[Start of section]
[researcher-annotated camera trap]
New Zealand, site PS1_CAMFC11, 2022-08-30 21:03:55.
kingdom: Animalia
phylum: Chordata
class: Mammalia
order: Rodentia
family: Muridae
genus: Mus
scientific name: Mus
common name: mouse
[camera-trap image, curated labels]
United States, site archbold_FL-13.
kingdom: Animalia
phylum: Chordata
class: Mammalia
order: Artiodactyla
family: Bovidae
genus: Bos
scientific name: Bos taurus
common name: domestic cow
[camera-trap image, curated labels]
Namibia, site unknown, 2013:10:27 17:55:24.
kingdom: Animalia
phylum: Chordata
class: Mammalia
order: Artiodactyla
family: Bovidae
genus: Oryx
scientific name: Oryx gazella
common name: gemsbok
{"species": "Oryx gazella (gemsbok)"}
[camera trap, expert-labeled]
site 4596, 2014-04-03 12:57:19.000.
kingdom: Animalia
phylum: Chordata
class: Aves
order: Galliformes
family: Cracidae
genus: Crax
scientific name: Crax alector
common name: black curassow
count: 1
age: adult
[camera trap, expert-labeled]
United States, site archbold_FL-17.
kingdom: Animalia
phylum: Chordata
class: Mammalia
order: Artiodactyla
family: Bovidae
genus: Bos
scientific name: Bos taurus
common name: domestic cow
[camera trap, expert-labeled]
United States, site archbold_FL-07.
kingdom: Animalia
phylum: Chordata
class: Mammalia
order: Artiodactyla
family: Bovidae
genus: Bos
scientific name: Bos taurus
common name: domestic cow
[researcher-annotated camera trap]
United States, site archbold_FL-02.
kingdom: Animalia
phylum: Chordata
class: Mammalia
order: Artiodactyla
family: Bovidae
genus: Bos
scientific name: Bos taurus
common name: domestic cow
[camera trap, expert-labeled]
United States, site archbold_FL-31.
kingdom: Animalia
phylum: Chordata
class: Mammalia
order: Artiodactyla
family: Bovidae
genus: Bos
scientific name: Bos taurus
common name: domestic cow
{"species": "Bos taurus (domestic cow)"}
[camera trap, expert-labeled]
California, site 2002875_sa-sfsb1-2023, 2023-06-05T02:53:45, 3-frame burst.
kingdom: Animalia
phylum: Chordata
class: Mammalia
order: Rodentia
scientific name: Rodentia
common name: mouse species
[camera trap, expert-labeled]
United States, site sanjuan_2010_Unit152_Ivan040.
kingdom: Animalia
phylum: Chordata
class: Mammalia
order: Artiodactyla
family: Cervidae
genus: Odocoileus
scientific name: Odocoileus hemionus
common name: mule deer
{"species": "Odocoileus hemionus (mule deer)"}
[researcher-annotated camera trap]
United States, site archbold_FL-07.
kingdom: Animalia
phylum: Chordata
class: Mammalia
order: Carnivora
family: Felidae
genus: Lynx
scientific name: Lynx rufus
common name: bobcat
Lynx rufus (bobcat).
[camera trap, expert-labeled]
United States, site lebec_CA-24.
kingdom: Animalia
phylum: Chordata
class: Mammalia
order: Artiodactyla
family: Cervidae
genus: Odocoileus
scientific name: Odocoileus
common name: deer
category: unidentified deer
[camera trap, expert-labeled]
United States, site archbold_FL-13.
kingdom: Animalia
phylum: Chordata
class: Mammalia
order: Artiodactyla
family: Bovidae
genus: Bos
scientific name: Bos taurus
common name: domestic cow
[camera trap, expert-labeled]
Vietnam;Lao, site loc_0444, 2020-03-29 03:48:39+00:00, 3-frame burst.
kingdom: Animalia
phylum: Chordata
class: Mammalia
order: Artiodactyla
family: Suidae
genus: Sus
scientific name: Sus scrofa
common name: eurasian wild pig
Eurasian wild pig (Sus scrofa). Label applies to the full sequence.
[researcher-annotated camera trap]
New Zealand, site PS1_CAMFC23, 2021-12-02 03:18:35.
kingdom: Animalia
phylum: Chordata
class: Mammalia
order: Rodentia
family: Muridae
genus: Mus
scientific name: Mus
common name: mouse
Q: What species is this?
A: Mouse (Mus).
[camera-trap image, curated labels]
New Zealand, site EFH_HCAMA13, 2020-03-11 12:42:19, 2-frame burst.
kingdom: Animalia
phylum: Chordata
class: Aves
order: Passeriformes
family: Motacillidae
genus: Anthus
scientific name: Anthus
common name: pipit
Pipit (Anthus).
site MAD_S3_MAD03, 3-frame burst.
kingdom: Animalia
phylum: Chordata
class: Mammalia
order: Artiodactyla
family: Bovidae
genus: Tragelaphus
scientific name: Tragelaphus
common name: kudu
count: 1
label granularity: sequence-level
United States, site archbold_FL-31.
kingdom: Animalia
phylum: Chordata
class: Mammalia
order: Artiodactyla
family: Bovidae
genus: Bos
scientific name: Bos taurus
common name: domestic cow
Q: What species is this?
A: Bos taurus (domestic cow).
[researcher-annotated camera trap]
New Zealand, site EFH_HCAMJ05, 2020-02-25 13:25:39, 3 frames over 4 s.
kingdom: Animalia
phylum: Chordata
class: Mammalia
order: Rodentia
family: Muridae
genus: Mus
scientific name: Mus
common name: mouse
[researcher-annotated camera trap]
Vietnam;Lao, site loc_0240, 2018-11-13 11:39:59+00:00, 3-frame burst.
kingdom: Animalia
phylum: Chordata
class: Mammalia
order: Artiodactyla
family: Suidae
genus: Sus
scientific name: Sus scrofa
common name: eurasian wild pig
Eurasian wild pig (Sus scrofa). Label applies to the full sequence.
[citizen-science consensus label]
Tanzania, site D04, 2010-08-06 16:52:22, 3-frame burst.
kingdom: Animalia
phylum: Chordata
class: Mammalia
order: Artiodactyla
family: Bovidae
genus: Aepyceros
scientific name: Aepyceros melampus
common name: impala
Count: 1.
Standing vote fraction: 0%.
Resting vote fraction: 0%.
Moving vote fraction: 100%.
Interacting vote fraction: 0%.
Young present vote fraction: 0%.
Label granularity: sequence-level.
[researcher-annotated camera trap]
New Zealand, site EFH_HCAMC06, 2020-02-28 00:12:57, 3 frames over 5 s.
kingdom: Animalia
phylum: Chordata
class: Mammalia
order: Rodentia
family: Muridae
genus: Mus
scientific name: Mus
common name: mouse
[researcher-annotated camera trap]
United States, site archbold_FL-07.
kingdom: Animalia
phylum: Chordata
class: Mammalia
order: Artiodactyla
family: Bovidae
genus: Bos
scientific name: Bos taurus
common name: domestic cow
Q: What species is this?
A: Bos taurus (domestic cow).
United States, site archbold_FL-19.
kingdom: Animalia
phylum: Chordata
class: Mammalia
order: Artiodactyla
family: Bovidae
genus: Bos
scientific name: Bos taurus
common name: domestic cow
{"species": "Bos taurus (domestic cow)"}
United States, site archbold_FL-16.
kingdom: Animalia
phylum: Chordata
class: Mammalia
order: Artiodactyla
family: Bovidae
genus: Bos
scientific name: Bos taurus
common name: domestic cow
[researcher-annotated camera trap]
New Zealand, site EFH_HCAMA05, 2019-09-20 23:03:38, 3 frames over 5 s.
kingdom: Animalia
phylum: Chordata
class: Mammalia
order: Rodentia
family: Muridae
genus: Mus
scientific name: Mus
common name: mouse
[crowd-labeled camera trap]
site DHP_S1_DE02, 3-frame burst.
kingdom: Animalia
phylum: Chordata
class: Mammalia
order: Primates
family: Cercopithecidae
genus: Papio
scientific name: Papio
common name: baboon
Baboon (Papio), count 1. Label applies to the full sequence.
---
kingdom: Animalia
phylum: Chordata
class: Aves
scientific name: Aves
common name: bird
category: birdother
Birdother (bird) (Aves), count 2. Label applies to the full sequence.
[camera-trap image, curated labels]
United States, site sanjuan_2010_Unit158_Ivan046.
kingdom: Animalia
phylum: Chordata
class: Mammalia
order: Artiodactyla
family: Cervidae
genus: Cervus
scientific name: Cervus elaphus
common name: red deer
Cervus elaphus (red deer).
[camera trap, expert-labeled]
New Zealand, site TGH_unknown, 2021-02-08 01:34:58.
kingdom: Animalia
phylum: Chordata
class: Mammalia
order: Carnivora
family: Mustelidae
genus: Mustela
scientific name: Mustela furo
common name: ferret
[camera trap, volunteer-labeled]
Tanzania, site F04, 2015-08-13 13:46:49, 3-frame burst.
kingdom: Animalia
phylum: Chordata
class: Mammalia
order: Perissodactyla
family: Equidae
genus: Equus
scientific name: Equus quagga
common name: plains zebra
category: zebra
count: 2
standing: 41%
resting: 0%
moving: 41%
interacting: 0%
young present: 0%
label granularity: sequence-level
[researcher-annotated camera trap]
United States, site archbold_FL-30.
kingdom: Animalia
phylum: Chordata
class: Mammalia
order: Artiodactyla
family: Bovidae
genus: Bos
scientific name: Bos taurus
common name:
[End of section]
If a line in the records includes the string "over", copy it.

> SOLVED PROBLEM:
New Zealand, site EFH_HCAMJ05, 2020-02-25 13:25:39, 3 frames over 4 s.
New Zealand, site EFH_HCAMC06, 2020-02-28 00:12:57, 3 frames over 5 s.
New Zealand, site EFH_HCAMA05, 2019-09-20 23:03:38, 3 frames over 5 s.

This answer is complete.